There was so much in my life that I needed to work through in my mid-30s. This far down the line I have no problem admitting that everything that the more experienced people told me in those 12-step meetings was true. I was not ready to start a relationship with a woman. Not even a little. And their warnings that I would eventually relapse over the whole thing?

Again, true.

I thought about all of this as we sat there. Parts of me have grown a lot in the last 15 years. Other parts of me—like the ones that fly to Seattle to move a perfect stranger into my apartment during mad riots and a pandemic—yeah, that part’s still the same.

I looked her right in the eye and said that I was sorry. I explained that I was about 10 years away, at that point, from learning to love myself and she suffered greatly for that.

We both cried a little. The moment was powerful and emotional and, unlike every movie I ever saw where something like this was portrayed, way more messy and uncomfortable. It had to be, though. In that space, I realized that one does not put another person through that without some kind of offering.

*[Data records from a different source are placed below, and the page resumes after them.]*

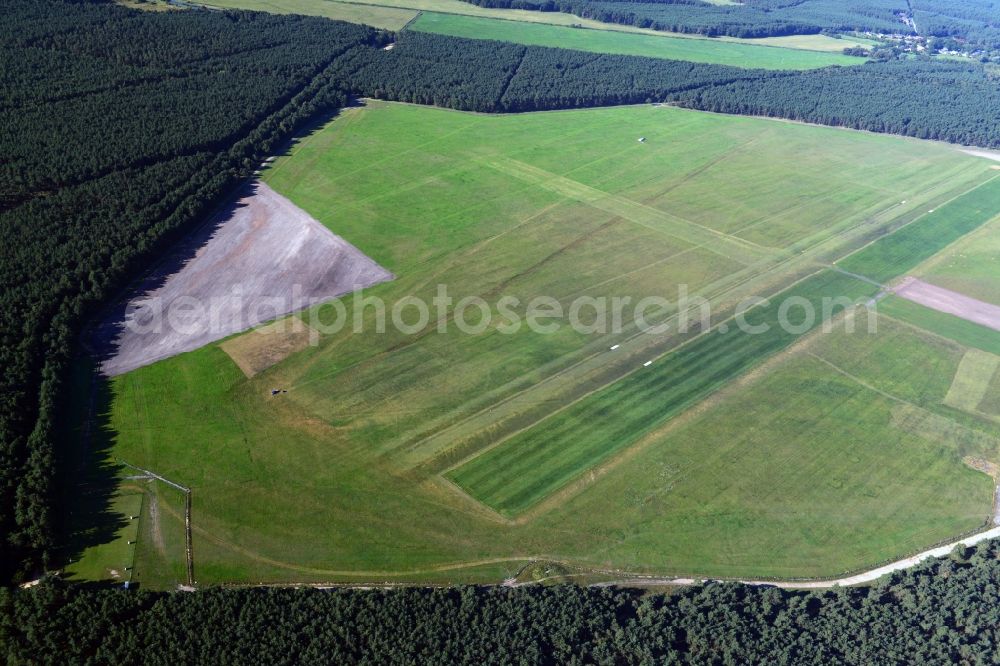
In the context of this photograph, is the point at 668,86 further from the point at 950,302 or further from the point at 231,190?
the point at 231,190

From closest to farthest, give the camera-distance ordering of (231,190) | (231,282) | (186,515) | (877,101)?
(186,515), (231,282), (231,190), (877,101)

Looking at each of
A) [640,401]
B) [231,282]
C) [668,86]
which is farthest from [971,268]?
[231,282]

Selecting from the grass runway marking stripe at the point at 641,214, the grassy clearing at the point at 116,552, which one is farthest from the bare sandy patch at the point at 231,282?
the grass runway marking stripe at the point at 641,214

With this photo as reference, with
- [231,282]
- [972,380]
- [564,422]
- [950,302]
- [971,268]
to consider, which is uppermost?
[231,282]

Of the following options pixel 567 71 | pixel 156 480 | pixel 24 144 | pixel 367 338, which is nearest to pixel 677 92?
pixel 567 71

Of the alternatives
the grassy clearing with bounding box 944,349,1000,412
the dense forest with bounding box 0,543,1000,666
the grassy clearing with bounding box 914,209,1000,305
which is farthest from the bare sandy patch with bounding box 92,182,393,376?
the grassy clearing with bounding box 914,209,1000,305

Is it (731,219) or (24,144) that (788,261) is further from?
(24,144)

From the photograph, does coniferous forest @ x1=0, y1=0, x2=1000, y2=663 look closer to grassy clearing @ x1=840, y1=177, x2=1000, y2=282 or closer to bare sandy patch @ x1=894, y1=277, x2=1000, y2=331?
grassy clearing @ x1=840, y1=177, x2=1000, y2=282
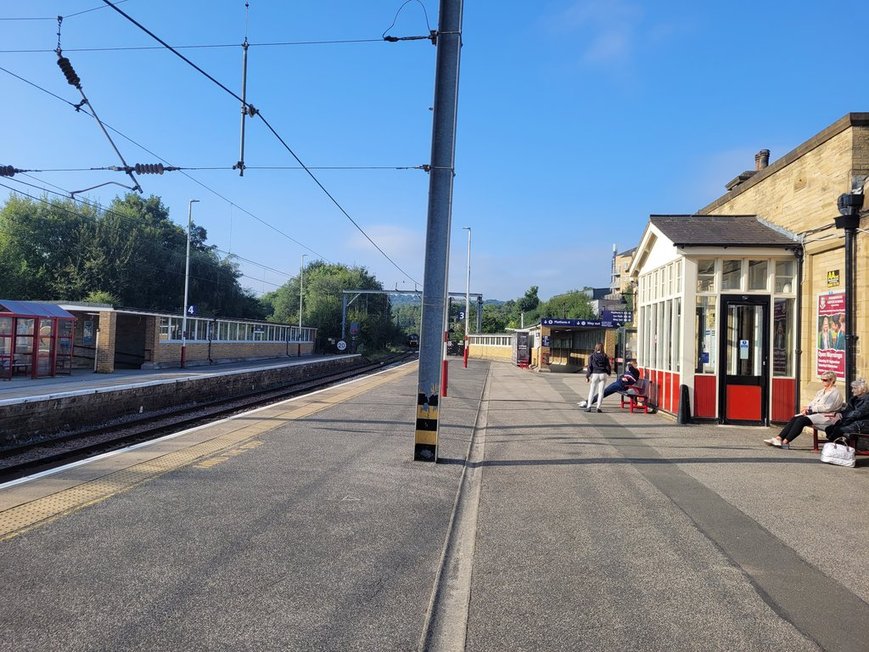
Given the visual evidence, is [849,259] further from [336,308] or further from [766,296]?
[336,308]

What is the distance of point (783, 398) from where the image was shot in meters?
11.4

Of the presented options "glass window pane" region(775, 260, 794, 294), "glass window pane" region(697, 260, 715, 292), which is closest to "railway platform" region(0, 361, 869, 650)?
"glass window pane" region(775, 260, 794, 294)

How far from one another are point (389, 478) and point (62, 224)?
50045 millimetres

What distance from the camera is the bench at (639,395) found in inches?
559

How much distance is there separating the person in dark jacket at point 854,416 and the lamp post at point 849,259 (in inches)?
35.2

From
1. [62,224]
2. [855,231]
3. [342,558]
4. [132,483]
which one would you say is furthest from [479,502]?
[62,224]

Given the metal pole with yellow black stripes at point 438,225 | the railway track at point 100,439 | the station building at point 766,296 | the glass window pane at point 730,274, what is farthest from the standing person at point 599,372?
the railway track at point 100,439

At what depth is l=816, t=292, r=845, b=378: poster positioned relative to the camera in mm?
9875

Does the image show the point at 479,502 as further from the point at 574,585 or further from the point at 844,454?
the point at 844,454

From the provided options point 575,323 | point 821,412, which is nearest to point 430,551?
point 821,412

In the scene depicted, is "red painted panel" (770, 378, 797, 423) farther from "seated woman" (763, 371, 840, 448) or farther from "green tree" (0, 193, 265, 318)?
"green tree" (0, 193, 265, 318)

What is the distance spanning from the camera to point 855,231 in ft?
31.0

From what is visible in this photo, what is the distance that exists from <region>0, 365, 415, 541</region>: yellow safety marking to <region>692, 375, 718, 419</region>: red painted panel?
7.59 metres

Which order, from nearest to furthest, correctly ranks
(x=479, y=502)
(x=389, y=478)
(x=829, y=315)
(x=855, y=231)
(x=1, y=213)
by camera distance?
1. (x=479, y=502)
2. (x=389, y=478)
3. (x=855, y=231)
4. (x=829, y=315)
5. (x=1, y=213)
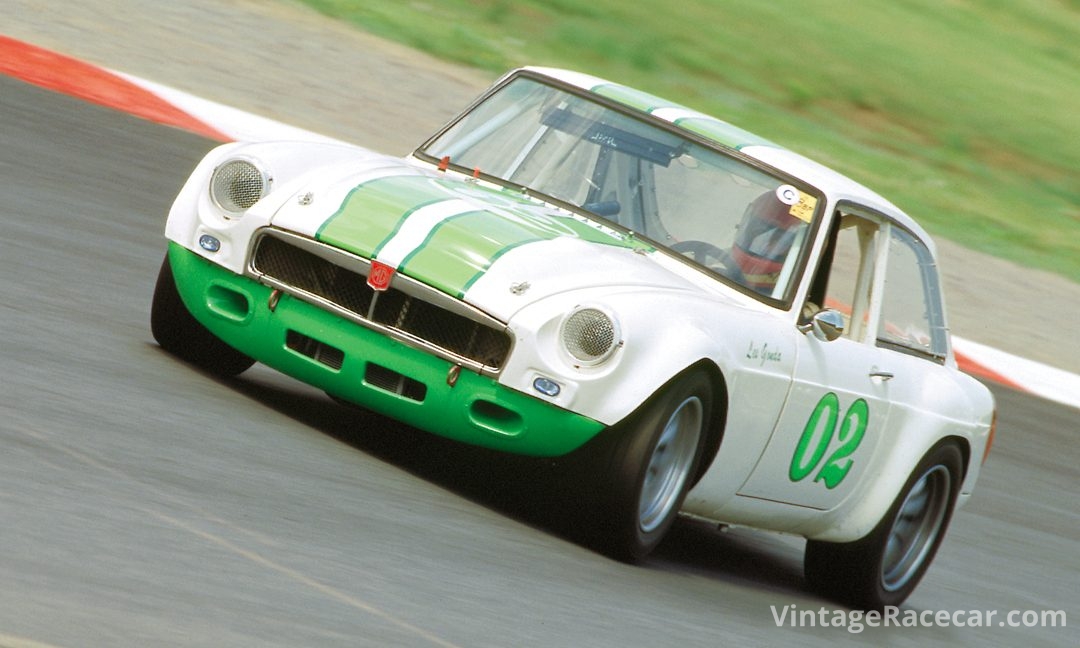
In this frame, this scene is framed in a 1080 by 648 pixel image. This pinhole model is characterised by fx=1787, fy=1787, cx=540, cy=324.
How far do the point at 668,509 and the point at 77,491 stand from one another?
1.90 metres

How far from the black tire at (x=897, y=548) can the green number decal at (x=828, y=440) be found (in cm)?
39

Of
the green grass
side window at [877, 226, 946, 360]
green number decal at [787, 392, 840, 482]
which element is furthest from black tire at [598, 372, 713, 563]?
the green grass

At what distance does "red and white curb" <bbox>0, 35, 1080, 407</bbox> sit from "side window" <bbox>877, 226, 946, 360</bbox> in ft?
17.3

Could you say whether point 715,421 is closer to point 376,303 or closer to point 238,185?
point 376,303

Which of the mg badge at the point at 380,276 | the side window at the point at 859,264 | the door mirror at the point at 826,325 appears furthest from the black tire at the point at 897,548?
the mg badge at the point at 380,276

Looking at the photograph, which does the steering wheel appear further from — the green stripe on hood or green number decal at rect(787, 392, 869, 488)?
green number decal at rect(787, 392, 869, 488)

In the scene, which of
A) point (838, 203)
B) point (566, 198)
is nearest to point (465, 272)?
point (566, 198)

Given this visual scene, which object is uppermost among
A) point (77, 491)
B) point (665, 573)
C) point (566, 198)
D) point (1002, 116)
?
point (566, 198)

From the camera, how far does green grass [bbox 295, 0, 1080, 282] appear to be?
19.5 meters

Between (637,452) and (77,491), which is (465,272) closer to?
(637,452)

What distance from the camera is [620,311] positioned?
513 cm

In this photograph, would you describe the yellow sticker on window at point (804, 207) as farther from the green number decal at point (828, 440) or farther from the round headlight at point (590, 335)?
the round headlight at point (590, 335)

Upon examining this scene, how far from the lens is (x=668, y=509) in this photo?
17.9ft

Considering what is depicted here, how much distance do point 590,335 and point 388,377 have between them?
25.0 inches
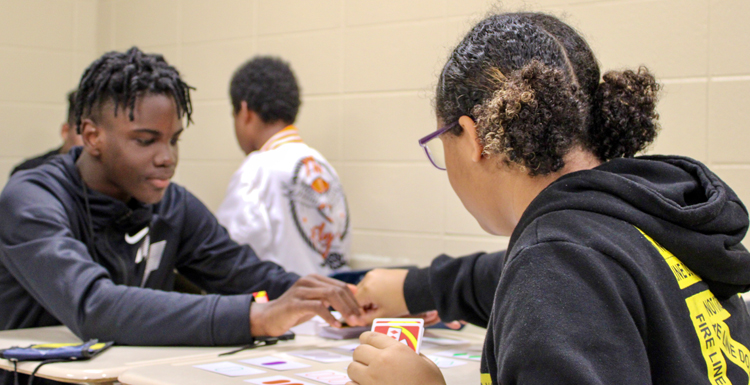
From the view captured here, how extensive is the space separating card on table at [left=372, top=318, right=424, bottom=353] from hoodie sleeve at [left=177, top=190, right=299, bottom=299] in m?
0.85

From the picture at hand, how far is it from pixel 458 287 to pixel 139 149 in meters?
0.94

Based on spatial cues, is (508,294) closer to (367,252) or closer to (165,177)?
(165,177)

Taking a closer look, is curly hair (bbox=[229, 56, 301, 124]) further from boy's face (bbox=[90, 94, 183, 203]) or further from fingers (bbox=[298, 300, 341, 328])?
fingers (bbox=[298, 300, 341, 328])

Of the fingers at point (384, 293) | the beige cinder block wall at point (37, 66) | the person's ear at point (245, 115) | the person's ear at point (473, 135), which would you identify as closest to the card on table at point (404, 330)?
the person's ear at point (473, 135)

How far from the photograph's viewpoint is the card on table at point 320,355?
1.43 meters

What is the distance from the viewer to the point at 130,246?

“I don’t expect you to forgive me,” I said.
“I’m not sure I do. I understand you, though. I still really care about you.”
“Well, that’s something.”
“That’s everything,” she corrected me.

At that moment, her husband came by with their two sons in tow. He kind of resembled JFK and he was so tall that his presence nearly eclipsed the strange Indian Summer sun that beat down upon us on that park bench. Their children, of course, were impossibly beautiful.

As I watched them walk away together, I felt so many mixed emotions that it was in my best interest to not analyze any of it. It felt painful and it felt happy. I felt relief and I felt ashamed. I was proud of myself and I was angry at myself.

And I walked away with the realization that the only amends that was available to me was to be better. To put better out into the planet.

It’s not much, but as Brie said—it’s everything.